Evolution provides no evidence for the sharp left turn
I dislike this minimization of contemporary alignment progress. Even just limiting ourselves to RLHF, that method addresses far more problems than “the LLM sometimes outputs naughty sentences”. E.g., it also tackles problems such as consistently following user instructions, reducing hallucinations, improving the topicality of LLM suggestions, etc. It allows much more significant interfacing with the cognition and objectives pursued by LLMs than just some profanity filter.
I don’t think ontological collapse is a real issue (or at least, not an issue that appropriate training data can’t solve in a relatively straightforwards way). I feel similarly about lots of things that are speculated to be convergent problems for ML systems, such as wireheading and mesaoptimization.
If you’re referring to the technique used on LLMs (RLHF), then the answer seems like an obvious yes. RLHF just refers to using reinforcement learning with supervisory signals from a preference model. It’s an incredibly powerful and flexible approach, one that’s only marginally less general than reinforcement learning itself (can’t use it for things you can’t build a preference model of). It seems clear enough to me that you could do RLHF over the biologist-bot’s action outputs in the biological domain, and be able to shape its behavior there.
If you’re referring to just doing language-only RLHF on the model, then making a bio-model, and seeing if the RLHF influences the bio-model’s behaviors, then I think the answer is “variable, and it depends a lot on the specifics of the RLHF and how the cross-modal grounding works”.
People often translate non-lingual modalities into language so LLMs can operate in their “native element” in those other domains. Assuming you don’t do that, then yes, I could easily see the language-only RLHF training having little impact on the bio-model’s behaviors.
However, if the bio-model were acting multi-modally by e.g., alternating between biological sequence outputs and natural language planning of what to use those outputs for, then I expect the RLHF would constrain the language portions of that dialog.

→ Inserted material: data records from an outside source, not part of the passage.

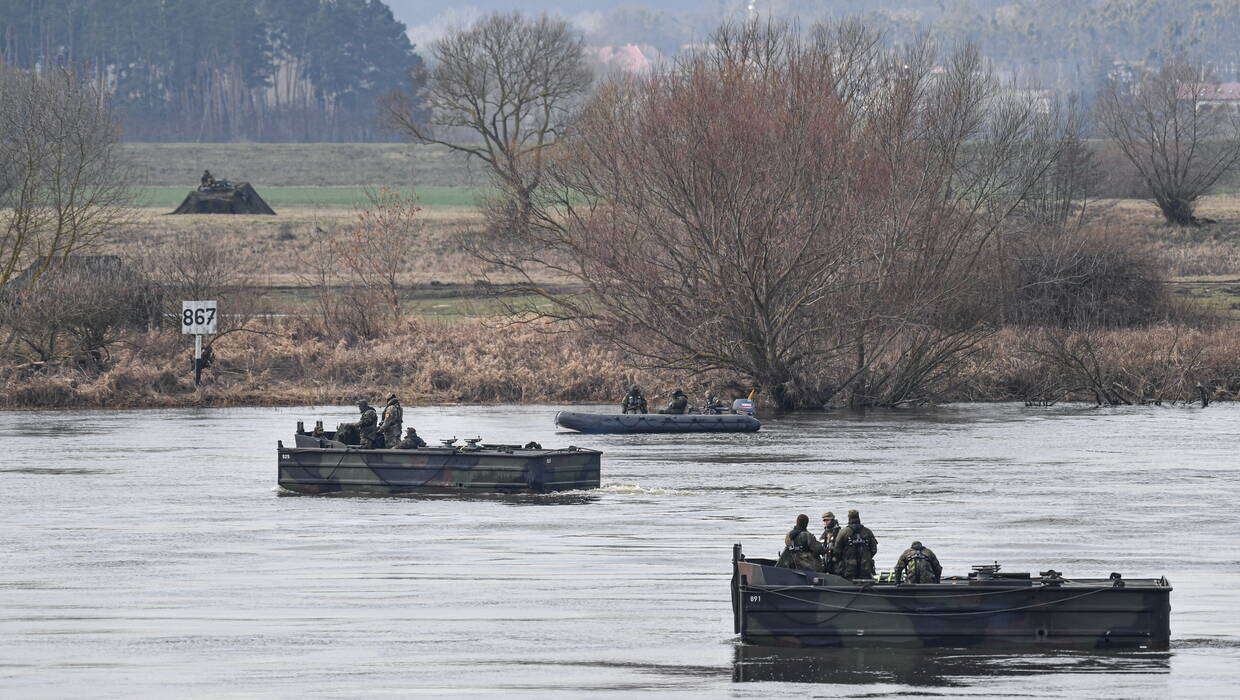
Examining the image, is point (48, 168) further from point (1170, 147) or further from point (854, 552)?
point (1170, 147)

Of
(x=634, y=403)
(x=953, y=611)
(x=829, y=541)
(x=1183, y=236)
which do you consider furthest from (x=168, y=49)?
(x=953, y=611)

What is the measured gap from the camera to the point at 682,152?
55.5 meters

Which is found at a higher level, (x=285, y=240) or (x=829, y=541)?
(x=285, y=240)

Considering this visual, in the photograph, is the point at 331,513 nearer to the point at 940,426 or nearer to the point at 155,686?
the point at 155,686

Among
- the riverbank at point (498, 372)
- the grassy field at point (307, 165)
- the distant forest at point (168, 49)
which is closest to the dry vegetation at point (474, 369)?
the riverbank at point (498, 372)

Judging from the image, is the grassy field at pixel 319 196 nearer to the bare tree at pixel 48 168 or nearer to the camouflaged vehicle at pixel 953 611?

Then, there are two options:
Bio-bot’s multi-modal outputs don’t correctly ground between language and bio-sequences.
In this case, bio-bot’s language planning doesn’t correctly describe the sequences its outputting, so the RLHF doesn’t constrain those sequences.
However, if bio-bot doesn’t ground cross-modally, than bio-bot also can’t benefit from its ability to plan in the language modality to better use its bio modality capabilities (which are presumably much better for planning than its bio-modality).
Bio-bot’s multi-modal outputs DO correctly ground between language and bio-sequences.
In that case, the RLHF-constrained language does correctly describe the bio-sequences, and so the language-only RLHF training does also constrain bio-bot’s biology-related behavior.
Whereas I see future alignment challenges as intimately tied to those we’ve had to tackle for previous, less capable models. E.g., your bio-bot example is basically a problem of cross-modality grounding, on which there has been an enormous amount of past work, driven by the fact that cross-modality grounding is a problem for systems across very broad ranges of capabilities.